澄清一下,塞内达来到这里是对的。即使是最猛烈的批评者也称赞他的决心。1979年,他身无分文地来到美国,在代顿大学(University of Dayton)获得化学博士学位。21世纪初,Thanedar向当地媒体炫耀他在中西部的13000平方英尺的豪宅(后来因丧失抵押品赎回权而失去)。Thanedar说,他小时候不得不从一条小溪里打饮用水。

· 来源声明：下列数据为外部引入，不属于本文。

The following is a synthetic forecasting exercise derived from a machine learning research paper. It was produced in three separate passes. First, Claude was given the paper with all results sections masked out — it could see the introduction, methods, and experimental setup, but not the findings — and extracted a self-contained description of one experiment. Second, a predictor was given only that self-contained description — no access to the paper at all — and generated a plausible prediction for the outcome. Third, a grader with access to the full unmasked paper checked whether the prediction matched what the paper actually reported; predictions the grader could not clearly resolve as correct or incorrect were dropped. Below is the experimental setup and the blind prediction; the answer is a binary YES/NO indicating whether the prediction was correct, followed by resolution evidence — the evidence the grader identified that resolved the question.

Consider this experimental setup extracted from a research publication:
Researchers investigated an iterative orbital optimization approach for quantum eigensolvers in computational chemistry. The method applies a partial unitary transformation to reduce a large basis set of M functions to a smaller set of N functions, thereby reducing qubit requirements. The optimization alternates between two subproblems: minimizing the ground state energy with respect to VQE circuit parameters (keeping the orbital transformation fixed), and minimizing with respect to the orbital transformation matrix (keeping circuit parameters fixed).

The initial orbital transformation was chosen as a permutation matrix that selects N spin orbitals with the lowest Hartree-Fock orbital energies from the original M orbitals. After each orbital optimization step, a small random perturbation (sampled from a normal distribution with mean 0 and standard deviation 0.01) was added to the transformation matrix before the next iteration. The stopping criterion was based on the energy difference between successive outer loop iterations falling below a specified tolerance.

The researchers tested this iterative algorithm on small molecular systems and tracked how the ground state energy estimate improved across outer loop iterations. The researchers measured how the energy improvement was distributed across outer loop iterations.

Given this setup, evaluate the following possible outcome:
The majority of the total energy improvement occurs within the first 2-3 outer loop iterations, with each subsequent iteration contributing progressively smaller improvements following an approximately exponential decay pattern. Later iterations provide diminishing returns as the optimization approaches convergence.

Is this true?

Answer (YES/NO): NO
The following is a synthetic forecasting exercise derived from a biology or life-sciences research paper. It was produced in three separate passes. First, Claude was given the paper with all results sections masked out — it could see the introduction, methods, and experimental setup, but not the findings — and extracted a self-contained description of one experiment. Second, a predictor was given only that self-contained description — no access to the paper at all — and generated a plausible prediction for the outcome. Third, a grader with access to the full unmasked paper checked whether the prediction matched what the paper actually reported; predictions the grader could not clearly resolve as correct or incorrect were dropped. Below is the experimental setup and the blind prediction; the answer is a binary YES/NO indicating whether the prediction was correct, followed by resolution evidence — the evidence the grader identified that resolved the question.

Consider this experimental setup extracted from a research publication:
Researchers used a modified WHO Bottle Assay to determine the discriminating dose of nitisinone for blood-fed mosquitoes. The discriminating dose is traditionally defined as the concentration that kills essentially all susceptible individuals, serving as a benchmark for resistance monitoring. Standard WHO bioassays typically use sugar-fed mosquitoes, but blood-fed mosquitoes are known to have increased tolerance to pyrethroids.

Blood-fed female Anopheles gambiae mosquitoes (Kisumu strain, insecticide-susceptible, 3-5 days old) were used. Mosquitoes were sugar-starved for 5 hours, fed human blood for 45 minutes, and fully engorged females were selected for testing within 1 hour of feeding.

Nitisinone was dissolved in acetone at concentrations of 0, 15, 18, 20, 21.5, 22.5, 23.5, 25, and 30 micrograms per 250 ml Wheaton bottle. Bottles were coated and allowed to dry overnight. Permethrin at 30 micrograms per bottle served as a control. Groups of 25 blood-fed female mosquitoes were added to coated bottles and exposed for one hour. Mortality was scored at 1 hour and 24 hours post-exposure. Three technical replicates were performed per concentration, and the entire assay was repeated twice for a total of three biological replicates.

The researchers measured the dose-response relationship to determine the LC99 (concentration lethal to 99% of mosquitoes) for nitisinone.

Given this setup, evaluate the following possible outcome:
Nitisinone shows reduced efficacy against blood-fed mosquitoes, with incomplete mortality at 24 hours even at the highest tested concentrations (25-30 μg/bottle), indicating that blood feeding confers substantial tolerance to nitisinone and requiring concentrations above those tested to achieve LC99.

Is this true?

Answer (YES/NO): NO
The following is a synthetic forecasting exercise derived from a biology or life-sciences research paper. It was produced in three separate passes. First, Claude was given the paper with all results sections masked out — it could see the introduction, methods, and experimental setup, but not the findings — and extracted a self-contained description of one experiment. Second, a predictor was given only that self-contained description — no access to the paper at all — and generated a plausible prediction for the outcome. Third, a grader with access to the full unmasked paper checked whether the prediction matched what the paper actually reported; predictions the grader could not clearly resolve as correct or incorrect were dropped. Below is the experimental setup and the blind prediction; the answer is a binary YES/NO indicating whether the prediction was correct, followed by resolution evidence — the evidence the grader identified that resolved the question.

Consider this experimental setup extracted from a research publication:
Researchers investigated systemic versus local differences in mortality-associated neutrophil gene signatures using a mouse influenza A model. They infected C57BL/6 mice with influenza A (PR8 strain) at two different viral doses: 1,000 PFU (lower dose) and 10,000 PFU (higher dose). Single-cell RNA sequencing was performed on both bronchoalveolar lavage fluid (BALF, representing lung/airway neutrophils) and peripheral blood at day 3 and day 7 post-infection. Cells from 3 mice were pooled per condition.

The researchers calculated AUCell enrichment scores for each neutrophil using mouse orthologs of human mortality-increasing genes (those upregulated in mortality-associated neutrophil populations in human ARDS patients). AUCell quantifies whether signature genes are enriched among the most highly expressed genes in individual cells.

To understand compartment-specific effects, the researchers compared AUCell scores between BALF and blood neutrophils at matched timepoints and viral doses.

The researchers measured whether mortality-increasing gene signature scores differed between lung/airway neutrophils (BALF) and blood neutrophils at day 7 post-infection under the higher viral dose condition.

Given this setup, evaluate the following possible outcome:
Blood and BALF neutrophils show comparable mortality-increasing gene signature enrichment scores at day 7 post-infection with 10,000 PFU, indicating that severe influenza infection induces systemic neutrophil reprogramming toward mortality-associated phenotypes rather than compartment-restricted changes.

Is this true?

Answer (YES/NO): NO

塞内达也可以以一种谦逊的方式展现魅力。他在2018年的竞选广告《名字游戏》(Name Game)中取笑了这个名字,当然,也在向选民灌输这个名字。
“他是你能遇到的最真诚的人,”一位与他短暂共事过的民主党顾问说,他称赞他是一个忠诚的顾家男人和丈夫。塞内达在《蓝色手提箱》中写道,1996年,他的第一任妻子自杀,这给他带来了巨大的打击,而他与现任伴侣沙希相遇并结婚的喜悦。
“你所看到的就是你从他那里得到的,”这位民主党顾问补充说。“他没有真正的议程。他只是相信自己的观点和声音很重要。”
萨内达尔在我们的会议开始时谈到了他执政第一年的混乱局面,当时极右翼共和党人推翻了他们的议长,导致众议院三周没有领袖。塞内达尔说,共和党更关心的是向选民传递法案的信息,以及向选民基础扔红肉,而不是结果。
“他们有这个,你知道,执政的黄金机会,”他说。“人们给了他们一个小而决定性的优势,让他们的发言人能够在身边,但在各个层面上,他们都未能为美国人民提供服务。”